----- Page excerpt -----
Author Archives: Kacia Anderson

As a component of my summer research experience, I have been very fortunate to hear from faculty researchers from diverse fields. Many of these sessions were filled with learning about not only the research that these faculty members do here at Duke but also how they came to find themselves doing research at Duke, and what opportunities research has afforded them. Personally, I found it very interesting to hear about the somewhat linear and more often then not so linear paths that led them to doing what they love.

One talk that stood out to me in particular was Dr. Mohamed Noor’s presentation on his meanderings on evolution and species formation. The research Dr. Noor conducts is focused on biological evolution that occurs within populations of Drosophila as a result of variances in recombination. More so how these changes in genetic recombination overtime lead to the formation of a new lineage of a species. I really enjoyed learning how phenomenons like antibiotic resistance which pose great threats in the post antibiotic era is a great demonstration of natural selection occurring within our environment and can have real consequences for humans in the long term.
-----
(What is required)
Carry on the blog post about hearing faculty researchers speak at Duke, starting right after its last sentence.
----- Input data -----
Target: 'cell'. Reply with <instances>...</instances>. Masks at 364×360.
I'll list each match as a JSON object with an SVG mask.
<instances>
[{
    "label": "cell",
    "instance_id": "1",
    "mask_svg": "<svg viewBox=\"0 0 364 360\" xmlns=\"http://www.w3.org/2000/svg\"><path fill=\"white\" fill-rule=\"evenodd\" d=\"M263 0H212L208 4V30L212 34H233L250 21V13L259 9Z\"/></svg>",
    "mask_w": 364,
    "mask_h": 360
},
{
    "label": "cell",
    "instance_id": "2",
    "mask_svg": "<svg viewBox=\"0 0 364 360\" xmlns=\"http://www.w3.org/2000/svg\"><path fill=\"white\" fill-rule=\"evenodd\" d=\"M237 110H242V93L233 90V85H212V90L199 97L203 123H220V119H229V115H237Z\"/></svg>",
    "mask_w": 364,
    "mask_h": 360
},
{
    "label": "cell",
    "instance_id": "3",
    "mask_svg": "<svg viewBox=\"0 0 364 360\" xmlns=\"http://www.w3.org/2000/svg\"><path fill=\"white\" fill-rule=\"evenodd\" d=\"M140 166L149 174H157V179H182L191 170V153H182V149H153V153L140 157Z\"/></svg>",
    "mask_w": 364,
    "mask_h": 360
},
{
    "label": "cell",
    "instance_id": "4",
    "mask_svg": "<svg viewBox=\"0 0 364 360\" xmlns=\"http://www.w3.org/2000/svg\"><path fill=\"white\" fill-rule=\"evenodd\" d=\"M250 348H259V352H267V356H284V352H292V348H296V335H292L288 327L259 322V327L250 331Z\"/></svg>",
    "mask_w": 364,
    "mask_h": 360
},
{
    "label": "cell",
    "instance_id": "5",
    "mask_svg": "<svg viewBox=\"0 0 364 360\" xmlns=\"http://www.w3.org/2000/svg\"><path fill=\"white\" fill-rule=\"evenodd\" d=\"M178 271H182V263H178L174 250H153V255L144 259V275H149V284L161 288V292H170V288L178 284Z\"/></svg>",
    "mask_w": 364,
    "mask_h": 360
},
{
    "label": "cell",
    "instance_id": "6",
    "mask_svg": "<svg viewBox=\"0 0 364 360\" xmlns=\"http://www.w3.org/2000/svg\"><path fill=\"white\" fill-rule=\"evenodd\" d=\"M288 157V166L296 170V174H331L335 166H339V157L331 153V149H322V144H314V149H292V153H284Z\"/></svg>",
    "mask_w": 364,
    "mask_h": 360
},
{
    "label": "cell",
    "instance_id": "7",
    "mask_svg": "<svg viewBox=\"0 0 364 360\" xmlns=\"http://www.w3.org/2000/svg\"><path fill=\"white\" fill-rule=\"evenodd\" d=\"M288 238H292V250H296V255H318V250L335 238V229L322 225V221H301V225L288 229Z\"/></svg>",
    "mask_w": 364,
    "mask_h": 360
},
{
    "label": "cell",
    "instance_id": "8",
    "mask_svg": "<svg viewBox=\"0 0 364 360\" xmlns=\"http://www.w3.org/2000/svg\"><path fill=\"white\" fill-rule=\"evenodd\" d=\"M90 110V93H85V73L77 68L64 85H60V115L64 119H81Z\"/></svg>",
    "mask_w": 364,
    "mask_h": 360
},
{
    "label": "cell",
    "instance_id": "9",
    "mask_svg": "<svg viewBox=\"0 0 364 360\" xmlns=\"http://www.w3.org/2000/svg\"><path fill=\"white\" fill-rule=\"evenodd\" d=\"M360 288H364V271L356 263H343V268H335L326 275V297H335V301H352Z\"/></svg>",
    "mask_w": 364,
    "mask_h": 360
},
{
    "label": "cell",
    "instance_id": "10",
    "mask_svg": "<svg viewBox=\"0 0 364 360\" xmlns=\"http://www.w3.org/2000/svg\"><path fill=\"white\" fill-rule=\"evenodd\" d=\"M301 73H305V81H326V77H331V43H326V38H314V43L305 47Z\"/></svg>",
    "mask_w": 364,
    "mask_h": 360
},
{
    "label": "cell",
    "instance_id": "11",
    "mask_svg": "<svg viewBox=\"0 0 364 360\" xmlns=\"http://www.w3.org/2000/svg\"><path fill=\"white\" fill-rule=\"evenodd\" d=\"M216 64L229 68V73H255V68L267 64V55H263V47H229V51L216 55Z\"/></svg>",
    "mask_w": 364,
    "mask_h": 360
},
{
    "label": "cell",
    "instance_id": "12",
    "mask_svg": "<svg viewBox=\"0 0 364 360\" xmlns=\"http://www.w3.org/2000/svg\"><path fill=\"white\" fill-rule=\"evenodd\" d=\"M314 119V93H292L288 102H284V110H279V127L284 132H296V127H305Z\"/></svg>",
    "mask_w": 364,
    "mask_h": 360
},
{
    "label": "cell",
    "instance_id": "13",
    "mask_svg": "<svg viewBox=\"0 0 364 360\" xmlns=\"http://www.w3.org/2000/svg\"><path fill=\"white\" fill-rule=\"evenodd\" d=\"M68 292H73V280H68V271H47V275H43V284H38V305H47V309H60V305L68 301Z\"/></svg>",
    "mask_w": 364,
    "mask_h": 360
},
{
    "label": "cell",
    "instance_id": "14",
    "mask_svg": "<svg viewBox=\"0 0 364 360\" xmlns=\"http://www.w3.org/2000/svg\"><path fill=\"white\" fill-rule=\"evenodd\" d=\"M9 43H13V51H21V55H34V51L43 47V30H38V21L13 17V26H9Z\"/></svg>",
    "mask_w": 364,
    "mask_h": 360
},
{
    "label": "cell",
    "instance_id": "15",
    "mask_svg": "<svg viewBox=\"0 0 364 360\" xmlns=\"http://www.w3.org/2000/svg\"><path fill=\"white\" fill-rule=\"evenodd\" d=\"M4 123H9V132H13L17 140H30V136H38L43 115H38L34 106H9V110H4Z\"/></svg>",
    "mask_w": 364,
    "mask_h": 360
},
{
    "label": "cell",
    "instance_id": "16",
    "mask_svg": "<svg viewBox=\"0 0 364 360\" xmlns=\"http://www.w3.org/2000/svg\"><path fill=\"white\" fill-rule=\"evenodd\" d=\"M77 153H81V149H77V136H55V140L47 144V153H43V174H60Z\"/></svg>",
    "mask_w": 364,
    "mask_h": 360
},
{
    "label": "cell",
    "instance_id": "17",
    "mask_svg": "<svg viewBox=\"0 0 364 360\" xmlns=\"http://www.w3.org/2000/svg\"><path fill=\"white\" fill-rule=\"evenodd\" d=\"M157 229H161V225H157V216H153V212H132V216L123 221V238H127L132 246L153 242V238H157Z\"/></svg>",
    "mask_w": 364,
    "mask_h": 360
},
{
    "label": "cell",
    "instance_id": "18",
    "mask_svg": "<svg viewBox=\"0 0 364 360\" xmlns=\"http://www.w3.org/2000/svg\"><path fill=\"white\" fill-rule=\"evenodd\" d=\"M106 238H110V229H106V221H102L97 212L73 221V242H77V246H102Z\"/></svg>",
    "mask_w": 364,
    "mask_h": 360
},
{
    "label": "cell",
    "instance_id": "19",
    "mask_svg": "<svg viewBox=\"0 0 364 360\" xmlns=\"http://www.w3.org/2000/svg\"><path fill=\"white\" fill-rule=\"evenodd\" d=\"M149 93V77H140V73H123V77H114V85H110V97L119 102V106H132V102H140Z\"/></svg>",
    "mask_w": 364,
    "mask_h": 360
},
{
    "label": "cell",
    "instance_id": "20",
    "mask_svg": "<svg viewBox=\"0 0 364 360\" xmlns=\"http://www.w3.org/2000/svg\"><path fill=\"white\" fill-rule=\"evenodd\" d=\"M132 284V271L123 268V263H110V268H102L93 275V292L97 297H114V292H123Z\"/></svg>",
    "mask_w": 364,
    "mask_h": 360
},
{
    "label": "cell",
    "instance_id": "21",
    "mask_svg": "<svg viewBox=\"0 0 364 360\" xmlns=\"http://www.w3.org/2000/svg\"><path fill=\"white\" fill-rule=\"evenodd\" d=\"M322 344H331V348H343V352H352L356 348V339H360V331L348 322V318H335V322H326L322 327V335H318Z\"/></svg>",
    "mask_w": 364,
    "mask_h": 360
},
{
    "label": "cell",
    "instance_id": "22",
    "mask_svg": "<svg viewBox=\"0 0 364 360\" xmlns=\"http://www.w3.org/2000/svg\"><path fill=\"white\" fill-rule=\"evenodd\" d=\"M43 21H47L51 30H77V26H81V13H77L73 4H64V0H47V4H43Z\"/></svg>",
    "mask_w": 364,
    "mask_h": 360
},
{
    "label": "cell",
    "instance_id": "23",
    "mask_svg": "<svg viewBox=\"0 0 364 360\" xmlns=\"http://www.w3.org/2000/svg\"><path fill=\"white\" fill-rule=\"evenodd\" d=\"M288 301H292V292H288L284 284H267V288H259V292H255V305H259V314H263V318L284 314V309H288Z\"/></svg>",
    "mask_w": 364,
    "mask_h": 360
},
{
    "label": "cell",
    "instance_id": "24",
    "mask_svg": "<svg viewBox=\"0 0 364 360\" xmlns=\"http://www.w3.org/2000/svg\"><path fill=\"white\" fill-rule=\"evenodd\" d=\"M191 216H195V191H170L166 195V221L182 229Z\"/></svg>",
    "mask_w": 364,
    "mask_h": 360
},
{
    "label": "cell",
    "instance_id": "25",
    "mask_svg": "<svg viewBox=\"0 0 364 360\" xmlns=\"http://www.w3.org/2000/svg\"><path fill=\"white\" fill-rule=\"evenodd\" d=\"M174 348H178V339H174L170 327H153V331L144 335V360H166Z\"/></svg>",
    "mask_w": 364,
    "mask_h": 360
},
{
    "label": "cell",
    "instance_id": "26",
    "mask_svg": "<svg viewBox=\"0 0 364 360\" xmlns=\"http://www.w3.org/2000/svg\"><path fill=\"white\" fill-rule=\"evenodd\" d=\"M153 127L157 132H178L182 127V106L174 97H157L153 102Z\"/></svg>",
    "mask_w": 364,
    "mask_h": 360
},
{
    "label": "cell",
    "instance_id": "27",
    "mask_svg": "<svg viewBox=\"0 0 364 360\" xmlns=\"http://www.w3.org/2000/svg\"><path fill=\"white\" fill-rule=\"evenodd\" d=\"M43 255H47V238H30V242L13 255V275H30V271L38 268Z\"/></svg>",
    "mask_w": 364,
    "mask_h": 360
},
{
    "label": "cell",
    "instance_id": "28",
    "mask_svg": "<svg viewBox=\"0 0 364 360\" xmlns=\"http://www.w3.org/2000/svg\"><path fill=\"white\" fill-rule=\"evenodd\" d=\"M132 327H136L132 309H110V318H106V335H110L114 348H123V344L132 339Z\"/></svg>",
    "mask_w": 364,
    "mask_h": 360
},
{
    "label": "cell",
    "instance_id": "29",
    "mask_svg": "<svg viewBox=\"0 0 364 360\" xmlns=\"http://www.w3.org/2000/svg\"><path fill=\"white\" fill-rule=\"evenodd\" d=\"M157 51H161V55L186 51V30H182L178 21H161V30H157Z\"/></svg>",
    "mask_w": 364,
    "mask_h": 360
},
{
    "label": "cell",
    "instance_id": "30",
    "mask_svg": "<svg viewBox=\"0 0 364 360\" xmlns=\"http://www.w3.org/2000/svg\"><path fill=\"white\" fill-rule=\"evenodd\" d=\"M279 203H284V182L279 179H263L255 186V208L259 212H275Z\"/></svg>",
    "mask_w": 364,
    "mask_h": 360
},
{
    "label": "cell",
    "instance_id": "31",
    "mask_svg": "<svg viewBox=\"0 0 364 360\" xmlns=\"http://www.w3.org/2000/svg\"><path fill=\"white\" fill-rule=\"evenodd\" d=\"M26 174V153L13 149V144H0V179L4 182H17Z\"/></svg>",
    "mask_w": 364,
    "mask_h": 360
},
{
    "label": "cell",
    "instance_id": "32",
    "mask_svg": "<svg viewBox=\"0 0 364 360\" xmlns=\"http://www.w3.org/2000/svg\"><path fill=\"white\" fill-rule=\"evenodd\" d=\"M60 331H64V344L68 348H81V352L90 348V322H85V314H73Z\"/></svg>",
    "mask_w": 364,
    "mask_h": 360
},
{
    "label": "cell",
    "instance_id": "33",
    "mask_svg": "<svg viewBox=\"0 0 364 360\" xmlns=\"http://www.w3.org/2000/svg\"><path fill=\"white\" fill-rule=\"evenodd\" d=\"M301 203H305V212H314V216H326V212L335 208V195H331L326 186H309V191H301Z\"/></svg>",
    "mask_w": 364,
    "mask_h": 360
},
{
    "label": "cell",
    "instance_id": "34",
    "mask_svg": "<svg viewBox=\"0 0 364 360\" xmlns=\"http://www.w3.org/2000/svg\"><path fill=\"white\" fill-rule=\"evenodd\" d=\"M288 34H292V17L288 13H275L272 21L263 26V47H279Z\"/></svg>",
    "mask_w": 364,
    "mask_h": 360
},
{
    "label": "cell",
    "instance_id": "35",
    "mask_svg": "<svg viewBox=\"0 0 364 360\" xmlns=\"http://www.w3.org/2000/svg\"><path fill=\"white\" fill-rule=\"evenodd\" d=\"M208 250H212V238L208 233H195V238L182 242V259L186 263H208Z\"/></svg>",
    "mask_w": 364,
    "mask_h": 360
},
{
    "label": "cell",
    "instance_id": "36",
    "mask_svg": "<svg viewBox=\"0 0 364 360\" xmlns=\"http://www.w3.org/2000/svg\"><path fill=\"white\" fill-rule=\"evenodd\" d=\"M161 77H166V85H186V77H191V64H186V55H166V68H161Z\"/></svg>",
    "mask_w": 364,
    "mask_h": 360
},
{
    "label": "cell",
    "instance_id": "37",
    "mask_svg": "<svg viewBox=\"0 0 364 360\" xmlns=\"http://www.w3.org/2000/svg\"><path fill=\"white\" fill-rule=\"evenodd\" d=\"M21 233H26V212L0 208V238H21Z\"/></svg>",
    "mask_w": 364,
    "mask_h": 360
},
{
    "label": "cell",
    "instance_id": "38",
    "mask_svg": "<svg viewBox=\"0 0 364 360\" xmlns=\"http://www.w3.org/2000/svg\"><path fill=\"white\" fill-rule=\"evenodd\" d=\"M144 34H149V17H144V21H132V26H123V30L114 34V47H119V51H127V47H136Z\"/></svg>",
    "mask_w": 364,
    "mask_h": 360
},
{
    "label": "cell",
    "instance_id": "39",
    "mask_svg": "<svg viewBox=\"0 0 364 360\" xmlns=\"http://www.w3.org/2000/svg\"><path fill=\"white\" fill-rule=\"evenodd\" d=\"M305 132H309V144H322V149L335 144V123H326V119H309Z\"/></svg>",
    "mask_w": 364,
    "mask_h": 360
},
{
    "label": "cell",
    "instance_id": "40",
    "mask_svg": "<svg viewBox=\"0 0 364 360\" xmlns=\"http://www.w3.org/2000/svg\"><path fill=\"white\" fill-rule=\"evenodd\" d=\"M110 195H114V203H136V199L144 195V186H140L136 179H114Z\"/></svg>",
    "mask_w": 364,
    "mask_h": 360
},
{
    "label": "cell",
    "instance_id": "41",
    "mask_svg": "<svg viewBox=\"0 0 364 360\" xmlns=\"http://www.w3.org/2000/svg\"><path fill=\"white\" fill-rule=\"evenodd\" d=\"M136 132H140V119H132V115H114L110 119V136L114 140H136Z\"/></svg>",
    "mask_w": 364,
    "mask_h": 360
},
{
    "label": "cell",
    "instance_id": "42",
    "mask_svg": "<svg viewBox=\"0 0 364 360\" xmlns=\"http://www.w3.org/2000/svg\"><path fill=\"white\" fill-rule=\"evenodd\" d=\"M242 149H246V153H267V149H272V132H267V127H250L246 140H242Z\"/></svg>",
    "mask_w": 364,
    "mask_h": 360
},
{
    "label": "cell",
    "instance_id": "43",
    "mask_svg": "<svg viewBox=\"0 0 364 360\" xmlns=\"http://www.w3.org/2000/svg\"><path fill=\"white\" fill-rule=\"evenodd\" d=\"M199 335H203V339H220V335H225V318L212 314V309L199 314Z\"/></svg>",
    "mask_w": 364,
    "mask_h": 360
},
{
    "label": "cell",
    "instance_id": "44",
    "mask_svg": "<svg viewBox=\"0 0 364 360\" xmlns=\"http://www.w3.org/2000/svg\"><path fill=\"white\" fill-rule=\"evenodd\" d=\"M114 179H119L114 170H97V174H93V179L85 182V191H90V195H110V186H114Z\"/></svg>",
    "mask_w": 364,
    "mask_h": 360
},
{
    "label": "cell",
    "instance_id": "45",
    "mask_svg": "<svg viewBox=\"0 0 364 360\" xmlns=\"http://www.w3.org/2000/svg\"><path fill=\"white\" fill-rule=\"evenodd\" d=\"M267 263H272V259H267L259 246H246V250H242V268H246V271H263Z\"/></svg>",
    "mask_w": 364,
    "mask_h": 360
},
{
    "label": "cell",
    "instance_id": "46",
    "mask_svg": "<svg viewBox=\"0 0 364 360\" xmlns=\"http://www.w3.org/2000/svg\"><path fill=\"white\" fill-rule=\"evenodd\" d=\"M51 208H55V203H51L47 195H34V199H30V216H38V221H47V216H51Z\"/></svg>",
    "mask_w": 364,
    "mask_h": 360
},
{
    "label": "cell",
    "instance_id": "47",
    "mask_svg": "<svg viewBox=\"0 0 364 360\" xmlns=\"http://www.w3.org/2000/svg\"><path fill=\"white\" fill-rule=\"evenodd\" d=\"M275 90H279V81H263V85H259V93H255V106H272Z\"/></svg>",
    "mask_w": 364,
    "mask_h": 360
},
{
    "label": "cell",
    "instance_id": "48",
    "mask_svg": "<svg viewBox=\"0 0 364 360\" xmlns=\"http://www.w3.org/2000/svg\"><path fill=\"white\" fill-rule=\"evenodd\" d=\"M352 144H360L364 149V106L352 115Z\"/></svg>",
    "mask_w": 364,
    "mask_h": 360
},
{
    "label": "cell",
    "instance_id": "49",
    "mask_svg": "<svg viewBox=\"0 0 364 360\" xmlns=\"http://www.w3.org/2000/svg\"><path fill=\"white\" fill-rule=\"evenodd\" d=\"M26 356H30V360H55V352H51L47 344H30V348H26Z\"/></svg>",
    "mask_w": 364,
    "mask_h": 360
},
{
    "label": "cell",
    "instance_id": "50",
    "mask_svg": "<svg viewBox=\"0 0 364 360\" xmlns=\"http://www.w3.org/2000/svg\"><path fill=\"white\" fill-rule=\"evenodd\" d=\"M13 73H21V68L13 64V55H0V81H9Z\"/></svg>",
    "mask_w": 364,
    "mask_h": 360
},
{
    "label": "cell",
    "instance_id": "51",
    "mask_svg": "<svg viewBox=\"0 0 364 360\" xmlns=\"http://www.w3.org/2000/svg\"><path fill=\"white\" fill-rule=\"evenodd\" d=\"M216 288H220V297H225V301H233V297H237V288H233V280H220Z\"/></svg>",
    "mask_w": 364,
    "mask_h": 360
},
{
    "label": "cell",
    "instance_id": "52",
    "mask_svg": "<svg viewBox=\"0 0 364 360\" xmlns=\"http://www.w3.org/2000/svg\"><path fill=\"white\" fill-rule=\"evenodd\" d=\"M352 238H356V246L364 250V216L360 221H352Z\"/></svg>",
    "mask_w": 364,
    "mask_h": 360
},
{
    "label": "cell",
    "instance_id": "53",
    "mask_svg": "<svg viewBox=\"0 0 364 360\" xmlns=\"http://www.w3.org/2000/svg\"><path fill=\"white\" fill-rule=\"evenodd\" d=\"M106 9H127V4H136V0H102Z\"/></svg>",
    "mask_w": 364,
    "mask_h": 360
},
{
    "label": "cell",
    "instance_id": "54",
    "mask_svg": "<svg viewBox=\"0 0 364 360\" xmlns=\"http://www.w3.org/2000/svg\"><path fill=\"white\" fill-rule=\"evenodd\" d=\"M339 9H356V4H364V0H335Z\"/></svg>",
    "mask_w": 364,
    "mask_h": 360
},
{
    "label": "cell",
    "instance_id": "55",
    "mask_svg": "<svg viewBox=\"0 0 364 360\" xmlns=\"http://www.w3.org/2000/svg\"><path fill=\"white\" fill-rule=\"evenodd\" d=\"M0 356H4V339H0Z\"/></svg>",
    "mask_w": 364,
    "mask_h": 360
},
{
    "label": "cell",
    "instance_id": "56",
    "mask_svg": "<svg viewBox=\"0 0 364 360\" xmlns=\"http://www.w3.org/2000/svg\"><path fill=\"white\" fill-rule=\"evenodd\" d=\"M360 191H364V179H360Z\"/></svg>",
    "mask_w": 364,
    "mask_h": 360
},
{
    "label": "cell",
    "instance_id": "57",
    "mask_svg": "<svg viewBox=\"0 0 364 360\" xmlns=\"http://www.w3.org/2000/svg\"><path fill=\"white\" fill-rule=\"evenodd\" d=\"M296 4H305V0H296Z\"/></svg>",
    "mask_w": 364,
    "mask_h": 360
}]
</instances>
-----
(Output of the exercise)
In addition to learning more about his research, Dr. Noor left us with a few pieces of advice that deeply resonated. This advice from his own journey to become a researcher are to take chances and initiative, evaluate the advice given to you, and also, do something you love. As I continue in my undergraduate and research career, I hope to embrace this advice in the future decisions and directions I may pursue.

In Drosophila Melanogaster (fruit flies), wingless(wg) a Wnt growth factor responsible for cell to cell communication operates in two parts, a signal transduction and movement (of this signal) to other neighboring cells. What remains unclear to researchers who study wingless is how wingless protein is moved and the molecules that help move it. The Bejsovec Lab’s hypothesis is that molecules that aid the movement of mutant Wg protein will be able to influence the wild type Wg protein. In order to test this hypothesis, cuticle preparations of mutant for wingless and these suppressor genes were scored for improved cuticle patterning in double mutant embryos. In order to confirm that the changes in cuticle pattern were due to increased movement of the wg^NE2 protein, antibody staining was performed at early developmental stages. The findings of this project may uncover that these molecules are able to aid not only mutant wingless but wild type as well.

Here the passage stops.